The Mendelian inheritance of gynomonoecy: insights from Anacyclus hybridizing species

Premise Gynomonoecy is an infrequent sexual system in angiosperms, although widely represented within the Asteraceae family. Currently, the hypothesis of two nuclear loci controling gynomonoecy is the most accepted. However, the genic interactions are still uncertain. Anacyclus clavatus, A. homogamos, and A. valentinus differ in their sexual system and floral traits. Here, we investigate the inheritance of gynomonoecy in this model system to understand its prevalence in the family. Methods We selected six natural populations (two per species) for intra‐ and interspecific experimental crosses, and generated a total of 1123 individuals from the F1 generation, F2, and backcrosses for sexual system characterization. The frequency of gynomonoecy observed for each cross was tested to fit different possible hypotheses of genic interaction. Additionally, the breeding system and the degree of reproductive isolation between these species were assessed. Results Complementary epistasis, in which two dominant alleles are required for trait expression, explained the frequencies of gynomonoecy observed across all generations. The heterozygosity inferred in Anacyclus valentinus, as well as its lower and variable seed set, is congruent with its hybrid origin. Conclusions In our model system gynomonoecy is controlled by complementary epistasis of two genes. A common origin of this sexual system in Asteraceae, in which genic duplications, mutations, and hybridization between lineages played a key role, is hypothesized whereas independent evolutionary pathways and possibly diverse underlying genetic factors are suggested for gynomonoecy expression in other angiosperm families.

■ **Given data**
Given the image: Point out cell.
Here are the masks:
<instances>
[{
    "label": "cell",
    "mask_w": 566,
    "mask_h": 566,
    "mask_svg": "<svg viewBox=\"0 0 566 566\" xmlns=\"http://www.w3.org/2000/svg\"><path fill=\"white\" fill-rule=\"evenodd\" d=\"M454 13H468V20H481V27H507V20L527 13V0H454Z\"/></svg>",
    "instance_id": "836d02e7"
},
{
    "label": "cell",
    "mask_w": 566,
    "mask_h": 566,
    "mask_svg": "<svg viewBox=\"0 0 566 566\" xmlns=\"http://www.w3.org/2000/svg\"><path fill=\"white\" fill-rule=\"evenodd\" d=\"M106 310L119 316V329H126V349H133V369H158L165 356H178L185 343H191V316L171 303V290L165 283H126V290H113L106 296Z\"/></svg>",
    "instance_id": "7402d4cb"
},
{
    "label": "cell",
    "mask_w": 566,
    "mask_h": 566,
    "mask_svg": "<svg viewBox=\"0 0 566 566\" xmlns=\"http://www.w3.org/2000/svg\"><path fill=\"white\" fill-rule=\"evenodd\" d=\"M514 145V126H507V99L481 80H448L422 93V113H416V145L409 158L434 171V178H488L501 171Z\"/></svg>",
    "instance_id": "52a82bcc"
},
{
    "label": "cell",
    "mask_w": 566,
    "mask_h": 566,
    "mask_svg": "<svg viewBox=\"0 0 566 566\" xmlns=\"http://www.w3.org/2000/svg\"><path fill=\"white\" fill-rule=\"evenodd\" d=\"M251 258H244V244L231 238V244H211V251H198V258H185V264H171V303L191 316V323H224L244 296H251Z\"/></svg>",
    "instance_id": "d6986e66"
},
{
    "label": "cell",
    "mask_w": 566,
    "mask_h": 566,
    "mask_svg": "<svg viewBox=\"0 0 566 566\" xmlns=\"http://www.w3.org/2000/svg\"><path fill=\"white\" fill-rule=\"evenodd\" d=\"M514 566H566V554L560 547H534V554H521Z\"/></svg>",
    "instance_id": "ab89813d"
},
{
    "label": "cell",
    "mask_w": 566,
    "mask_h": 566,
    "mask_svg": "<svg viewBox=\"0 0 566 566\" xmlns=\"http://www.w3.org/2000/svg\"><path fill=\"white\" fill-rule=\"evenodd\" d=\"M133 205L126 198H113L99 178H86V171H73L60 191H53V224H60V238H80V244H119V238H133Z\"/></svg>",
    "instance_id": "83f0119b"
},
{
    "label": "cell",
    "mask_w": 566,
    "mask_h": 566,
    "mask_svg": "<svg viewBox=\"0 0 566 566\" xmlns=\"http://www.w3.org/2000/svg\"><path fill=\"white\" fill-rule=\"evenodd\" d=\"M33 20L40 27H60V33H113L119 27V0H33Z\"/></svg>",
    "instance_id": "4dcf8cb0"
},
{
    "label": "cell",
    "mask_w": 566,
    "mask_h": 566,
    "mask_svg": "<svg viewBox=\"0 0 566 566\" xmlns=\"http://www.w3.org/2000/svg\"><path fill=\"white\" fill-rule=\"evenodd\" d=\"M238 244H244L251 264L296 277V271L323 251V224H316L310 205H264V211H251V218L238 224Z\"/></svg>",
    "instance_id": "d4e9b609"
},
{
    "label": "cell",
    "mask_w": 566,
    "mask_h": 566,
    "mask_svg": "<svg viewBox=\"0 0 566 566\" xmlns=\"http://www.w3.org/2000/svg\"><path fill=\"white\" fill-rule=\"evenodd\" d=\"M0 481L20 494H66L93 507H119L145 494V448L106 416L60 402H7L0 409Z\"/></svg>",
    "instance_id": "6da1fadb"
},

■ **Your goal**
According to the abstract on gynomonoecy in Anacyclus, what kind of genic interaction explained the frequencies of gynomonoecy observed across all generations?

■ **Response**
Complementary epistasis, in which two dominant alleles are required for the trait to be expressed.